** Begin Selected excerpt **

More than Preaching: An interview with Calvin Bolt

A few years ago Rev. Calvin Bolt underwent what he smilingly calls a "liturgical conversion." Since then, Bolt has taken a new approach to the planning and practice of the worship service, an approach he finds stimulating and beneficial for himself and his congregation.

A Christian Reformed church pastor for twenty–eight years, Bolt is currently serving Twelfth Avenue CRC of Jenison, Michigan. Though he is on the editorial council of REFORMED WORSHIP (RW), he is adamant about not being a "liturgical expert." He insists he is an "ordinary preacher" who has merely changed his liturgical stripes.

To inform and encourage pastors who may be contemplating liturgical change, RW associate editor Harry Boonstra and Education Department editor Bob Rozema recently interviewed Bolt.

Q. Before your "conversion," how did you approach the liturgy?

A. During the first fifteen years of my ministry I looked on the worship service only as the preaching of the Word. I loved to quote Calvin’s phrase, "You’re going to go to a sermon." I worked only on the sermon; the rest of the service went on pretty much the same, Sunday after Sunday.

I remember one time someone in Zeeland (Michigan) asked me about liturgy, and I told him I had no feeling for liturgy. The important thing to me was the sermon. The order of worship was printed on the back of the bulletin and we just followed it, over and over again. I can’t remember ever changing even the doxology.

Q. Was that approach fostered in your seminary training?

A. I think it was. We had very little training as far as liturgy was concerned. We went through the standards of Reformed worship, and most worship services in the CRC were pretty much the same back then. No one ever expected us to do anything differently.

** End Selected excerpt **

▸ What is being asked
Copy the interview with Calvin Bolt above word for word, from the title to the final line.

** Begin Provided information **

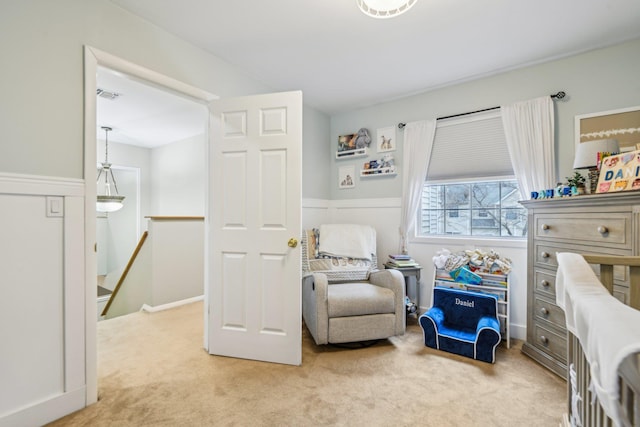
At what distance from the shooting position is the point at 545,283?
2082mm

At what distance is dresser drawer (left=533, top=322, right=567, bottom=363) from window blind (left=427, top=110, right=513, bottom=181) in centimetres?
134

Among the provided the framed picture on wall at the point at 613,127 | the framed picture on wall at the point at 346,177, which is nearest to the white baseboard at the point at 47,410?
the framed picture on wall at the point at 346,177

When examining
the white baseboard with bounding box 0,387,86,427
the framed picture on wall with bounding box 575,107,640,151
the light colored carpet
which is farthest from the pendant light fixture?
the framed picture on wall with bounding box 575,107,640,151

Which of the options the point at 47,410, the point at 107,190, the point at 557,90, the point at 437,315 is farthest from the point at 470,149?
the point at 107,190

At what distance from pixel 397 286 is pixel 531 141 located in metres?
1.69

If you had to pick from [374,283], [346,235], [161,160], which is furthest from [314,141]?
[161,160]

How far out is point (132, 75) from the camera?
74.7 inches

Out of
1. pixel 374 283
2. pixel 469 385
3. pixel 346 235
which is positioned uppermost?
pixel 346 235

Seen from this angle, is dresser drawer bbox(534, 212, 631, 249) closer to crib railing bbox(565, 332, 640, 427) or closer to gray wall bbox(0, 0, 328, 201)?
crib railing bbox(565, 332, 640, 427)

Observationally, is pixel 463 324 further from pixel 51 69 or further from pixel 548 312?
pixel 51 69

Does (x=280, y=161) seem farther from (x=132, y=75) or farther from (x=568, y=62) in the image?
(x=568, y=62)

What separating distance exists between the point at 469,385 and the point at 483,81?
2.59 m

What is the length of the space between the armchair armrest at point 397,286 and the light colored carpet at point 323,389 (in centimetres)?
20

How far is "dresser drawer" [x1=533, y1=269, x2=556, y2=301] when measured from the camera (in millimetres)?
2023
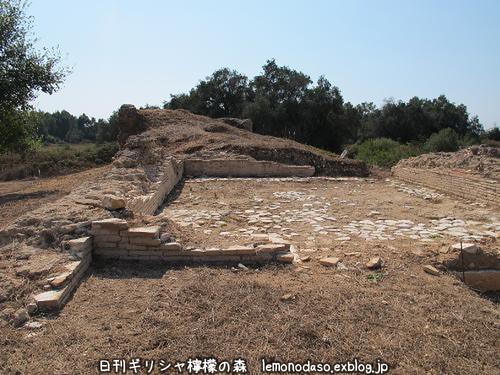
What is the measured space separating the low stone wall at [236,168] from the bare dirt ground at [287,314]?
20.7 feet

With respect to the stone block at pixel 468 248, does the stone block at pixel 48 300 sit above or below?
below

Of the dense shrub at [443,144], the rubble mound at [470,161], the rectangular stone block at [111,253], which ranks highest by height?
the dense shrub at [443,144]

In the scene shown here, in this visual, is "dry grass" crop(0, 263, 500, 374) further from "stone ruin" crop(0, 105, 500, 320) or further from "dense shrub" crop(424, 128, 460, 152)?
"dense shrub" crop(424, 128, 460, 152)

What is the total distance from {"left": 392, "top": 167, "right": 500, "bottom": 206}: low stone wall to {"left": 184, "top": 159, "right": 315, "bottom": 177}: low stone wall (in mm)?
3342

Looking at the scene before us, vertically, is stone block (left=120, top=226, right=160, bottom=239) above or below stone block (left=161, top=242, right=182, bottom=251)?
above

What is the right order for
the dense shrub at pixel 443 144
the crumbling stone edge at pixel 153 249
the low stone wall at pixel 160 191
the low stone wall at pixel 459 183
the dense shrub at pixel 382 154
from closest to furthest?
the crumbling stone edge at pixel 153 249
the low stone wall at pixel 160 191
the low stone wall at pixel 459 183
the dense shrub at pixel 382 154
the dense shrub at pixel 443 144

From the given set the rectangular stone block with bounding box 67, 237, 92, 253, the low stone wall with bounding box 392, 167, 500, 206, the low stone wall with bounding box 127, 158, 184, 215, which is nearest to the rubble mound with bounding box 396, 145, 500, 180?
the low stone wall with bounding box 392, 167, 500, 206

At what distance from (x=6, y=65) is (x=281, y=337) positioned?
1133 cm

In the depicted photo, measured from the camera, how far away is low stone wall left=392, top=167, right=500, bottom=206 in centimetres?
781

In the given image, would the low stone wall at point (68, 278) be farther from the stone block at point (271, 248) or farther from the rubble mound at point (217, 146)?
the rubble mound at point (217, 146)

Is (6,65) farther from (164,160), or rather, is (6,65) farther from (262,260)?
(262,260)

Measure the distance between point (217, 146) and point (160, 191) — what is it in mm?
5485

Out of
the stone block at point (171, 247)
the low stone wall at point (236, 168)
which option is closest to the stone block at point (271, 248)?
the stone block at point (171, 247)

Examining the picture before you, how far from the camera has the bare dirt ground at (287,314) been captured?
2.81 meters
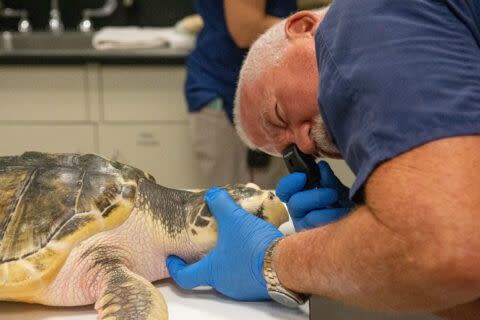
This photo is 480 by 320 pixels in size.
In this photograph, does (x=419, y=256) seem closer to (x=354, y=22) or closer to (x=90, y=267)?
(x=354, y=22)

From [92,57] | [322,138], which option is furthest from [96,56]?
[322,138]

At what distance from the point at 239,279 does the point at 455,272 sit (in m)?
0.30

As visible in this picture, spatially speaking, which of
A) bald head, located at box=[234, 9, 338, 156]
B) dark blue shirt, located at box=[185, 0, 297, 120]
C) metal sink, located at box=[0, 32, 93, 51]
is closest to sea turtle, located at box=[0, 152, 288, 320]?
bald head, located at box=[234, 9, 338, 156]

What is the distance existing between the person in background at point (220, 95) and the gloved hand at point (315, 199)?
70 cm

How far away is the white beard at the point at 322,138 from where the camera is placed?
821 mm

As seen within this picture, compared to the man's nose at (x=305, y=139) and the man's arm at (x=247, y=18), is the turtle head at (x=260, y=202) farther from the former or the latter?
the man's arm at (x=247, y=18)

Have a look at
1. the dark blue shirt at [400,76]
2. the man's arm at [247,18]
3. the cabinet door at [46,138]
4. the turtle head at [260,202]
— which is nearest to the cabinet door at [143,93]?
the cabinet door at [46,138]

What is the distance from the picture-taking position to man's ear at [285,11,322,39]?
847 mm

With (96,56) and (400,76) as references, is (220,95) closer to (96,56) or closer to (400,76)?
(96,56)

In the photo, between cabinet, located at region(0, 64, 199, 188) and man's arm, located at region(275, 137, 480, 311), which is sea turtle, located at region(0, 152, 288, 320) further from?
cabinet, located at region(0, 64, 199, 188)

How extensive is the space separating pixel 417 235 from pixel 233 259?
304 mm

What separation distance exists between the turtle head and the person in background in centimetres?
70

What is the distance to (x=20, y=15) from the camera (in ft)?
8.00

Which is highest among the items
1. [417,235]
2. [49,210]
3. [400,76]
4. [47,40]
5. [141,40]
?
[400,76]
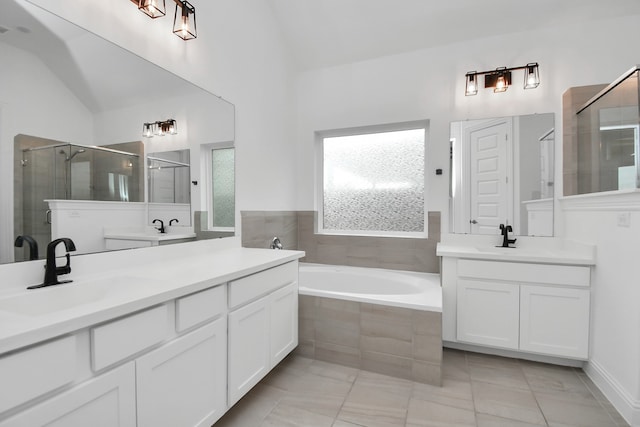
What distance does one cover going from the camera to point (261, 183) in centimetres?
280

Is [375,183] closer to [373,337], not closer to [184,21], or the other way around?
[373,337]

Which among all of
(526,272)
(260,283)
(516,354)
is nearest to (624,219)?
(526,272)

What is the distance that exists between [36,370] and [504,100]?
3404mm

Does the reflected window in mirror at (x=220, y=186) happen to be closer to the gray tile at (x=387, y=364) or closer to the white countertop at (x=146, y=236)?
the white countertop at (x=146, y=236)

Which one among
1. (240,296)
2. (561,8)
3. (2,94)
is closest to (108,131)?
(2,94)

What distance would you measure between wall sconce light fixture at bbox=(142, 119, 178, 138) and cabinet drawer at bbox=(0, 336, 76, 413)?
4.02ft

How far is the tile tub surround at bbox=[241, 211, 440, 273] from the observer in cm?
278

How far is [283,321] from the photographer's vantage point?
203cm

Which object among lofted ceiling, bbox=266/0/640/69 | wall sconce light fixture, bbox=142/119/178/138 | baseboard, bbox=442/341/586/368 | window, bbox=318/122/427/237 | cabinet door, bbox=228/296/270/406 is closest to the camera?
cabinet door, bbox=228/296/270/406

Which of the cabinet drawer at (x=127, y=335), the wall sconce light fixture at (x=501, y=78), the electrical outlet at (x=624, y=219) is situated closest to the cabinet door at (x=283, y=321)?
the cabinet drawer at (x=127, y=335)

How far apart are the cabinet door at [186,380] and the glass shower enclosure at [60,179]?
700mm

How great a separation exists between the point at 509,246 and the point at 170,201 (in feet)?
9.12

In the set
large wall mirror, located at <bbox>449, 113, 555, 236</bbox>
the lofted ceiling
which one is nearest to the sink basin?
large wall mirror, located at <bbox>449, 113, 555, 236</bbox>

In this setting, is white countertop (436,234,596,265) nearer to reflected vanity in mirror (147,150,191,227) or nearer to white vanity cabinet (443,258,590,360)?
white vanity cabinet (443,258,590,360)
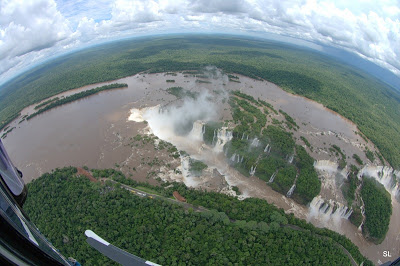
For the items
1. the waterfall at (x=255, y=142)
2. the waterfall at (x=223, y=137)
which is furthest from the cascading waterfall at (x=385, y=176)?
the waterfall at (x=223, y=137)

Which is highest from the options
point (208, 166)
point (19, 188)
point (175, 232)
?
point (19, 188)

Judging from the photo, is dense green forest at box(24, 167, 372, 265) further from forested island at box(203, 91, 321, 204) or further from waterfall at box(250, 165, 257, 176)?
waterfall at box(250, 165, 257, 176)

** End Provided information **

▸ Written answer
More than Preaching: An interview with Calvin Bolt

A few years ago Rev. Calvin Bolt underwent what he smilingly calls a "liturgical conversion." Since then, Bolt has taken a new approach to the planning and practice of the worship service, an approach he finds stimulating and beneficial for himself and his congregation.

A Christian Reformed church pastor for twenty–eight years, Bolt is currently serving Twelfth Avenue CRC of Jenison, Michigan. Though he is on the editorial council of REFORMED WORSHIP (RW), he is adamant about not being a "liturgical expert." He insists he is an "ordinary preacher" who has merely changed his liturgical stripes.

To inform and encourage pastors who may be contemplating liturgical change, RW associate editor Harry Boonstra and Education Department editor Bob Rozema recently interviewed Bolt.

Q. Before your "conversion," how did you approach the liturgy?

A. During the first fifteen years of my ministry I looked on the worship service only as the preaching of the Word. I loved to quote Calvin’s phrase, "You’re going to go to a sermon." I worked only on the sermon; the rest of the service went on pretty much the same, Sunday after Sunday.

I remember one time someone in Zeeland (Michigan) asked me about liturgy, and I told him I had no feeling for liturgy. The important thing to me was the sermon. The order of worship was printed on the back of the bulletin and we just followed it, over and over again. I can’t remember ever changing even the doxology.

Q. Was that approach fostered in your seminary training?

A. I think it was. We had very little training as far as liturgy was concerned. We went through the standards of Reformed worship, and most worship services in the CRC were pretty much the same back then. No one ever expected us to do anything differently.